Антонио поворачивается ко мне лицом, на котором читается нервирующее напряжение.
— Так управляют и людьми. Не могу вспомнить, когда в последний раз испытывал его, но я могу учуять страх за милю.
Тон Антонио столь будничный, но его слова таят в себе опасность, это вызывает у меня дрожь по позвоночнику.
В этот момент Антнонио напоминает мне самых свирепых охранников отца. Тех, кто беспрекословно окутывал жизни жестокостью работы. Тех, кто пустил бы пулю тебе в голову, пока расспрашивал о семье.
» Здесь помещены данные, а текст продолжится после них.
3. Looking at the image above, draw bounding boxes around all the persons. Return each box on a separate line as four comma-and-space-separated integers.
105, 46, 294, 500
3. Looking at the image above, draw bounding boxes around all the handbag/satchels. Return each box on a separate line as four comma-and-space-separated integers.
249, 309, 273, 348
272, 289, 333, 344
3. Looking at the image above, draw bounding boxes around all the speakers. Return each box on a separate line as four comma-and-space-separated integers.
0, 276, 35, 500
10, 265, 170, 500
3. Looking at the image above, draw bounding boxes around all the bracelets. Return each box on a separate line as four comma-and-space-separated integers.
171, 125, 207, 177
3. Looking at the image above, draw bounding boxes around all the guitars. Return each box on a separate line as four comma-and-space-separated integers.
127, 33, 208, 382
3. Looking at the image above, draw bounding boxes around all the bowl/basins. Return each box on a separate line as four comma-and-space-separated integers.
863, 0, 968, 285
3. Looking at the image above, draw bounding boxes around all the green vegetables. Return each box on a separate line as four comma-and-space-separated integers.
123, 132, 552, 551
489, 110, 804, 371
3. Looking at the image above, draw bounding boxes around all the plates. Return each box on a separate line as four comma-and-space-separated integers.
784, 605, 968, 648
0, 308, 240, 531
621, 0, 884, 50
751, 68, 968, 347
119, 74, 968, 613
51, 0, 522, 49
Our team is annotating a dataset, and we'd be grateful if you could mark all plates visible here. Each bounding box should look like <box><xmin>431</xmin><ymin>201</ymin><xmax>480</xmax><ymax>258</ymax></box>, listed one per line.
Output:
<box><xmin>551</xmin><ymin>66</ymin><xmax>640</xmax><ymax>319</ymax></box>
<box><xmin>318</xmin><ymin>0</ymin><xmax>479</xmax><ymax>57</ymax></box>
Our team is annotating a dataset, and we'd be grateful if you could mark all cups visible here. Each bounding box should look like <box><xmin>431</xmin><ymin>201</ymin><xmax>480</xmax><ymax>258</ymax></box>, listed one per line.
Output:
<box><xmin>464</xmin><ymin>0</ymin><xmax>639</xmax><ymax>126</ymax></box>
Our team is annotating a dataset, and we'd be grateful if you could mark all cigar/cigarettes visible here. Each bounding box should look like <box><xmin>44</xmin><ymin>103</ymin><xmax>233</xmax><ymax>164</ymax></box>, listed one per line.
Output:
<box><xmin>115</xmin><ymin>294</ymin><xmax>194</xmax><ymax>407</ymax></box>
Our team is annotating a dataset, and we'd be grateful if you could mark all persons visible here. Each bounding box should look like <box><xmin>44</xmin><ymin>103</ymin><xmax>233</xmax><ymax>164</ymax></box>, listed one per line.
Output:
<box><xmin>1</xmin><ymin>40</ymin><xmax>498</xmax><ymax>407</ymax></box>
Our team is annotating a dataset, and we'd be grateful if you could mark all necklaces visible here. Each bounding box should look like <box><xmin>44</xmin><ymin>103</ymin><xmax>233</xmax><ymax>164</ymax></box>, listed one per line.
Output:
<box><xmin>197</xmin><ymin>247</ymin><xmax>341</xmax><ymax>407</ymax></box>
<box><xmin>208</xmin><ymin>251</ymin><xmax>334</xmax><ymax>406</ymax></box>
Я вытираю вспотевшие ладони о бриджи так незаметно, насколько это вообще возможно. Надеюсь, он в действительности не может чуять страх.
— Чем я могу вам помочь, senhor?
За несколько длинных шагов Антонио оказывается почти на мне. Мы стоим так близко, что я могу коснуться щетины на челюсти, не вытягивая руку. Его близость выбивает из колеи, но не настолько, чтобы удержать меня от восхищения его длинными, чёрными как смоль ресницами и сильными сухожилиями на шее.
— Ты звала меня Антонио, когда была ребенком. Глупо сейчас начинать звать меня senhor, Даниэла.
Он выделяет каждый слог имени, отчего волосы на затылке встают дыбом.
— Чем могу тебе помочь, Антонио?
Я жестом приглашаю его присесть, а сама подхожу к креслу за столом.
— Это дружеский визит, а не бизнес-встреча. Почему бы нам не присесть у камина?
Всю неделю я принимала мужчин, которые хотели принести соболезнования, но на деле лишь интересовались виноградниками. В кресле отца мне хватало смелости говорить им нет, даже когда они начинали настаивать. Мне сейчас нужна эта смелость.
— Мне удобнее здесь, — отвечаю я, опускаясь в кресло и упираясь спиной в жёсткую кожаную спинку.
Антонио трёт висок и улыбается. Улыбка не искренняя, а больше напоминает то, как могут скривиться губы, когда кто-то старается держать себя в руках.
Я жду, пока он сядет, и крепко переплетаю пальцы, чтобы руки не дрожали. Минуют секунды, и становится всё более очевидно, что он не планирует садиться.
Пока я устраиваюсь на сиденье, ища в себе смелость, которая была присуща мне только вчера, Антонио упирается обеими руками в стол и наклоняется так, что его губы в сантиметре от моей головы.
— Меня, черт побери, не волнует, где тебе будет удобнее. Мы сядем у камина. — приказывает он жестким шёпотом, что делает его ещё более угрожающим. — Не заставляй меня это повторять.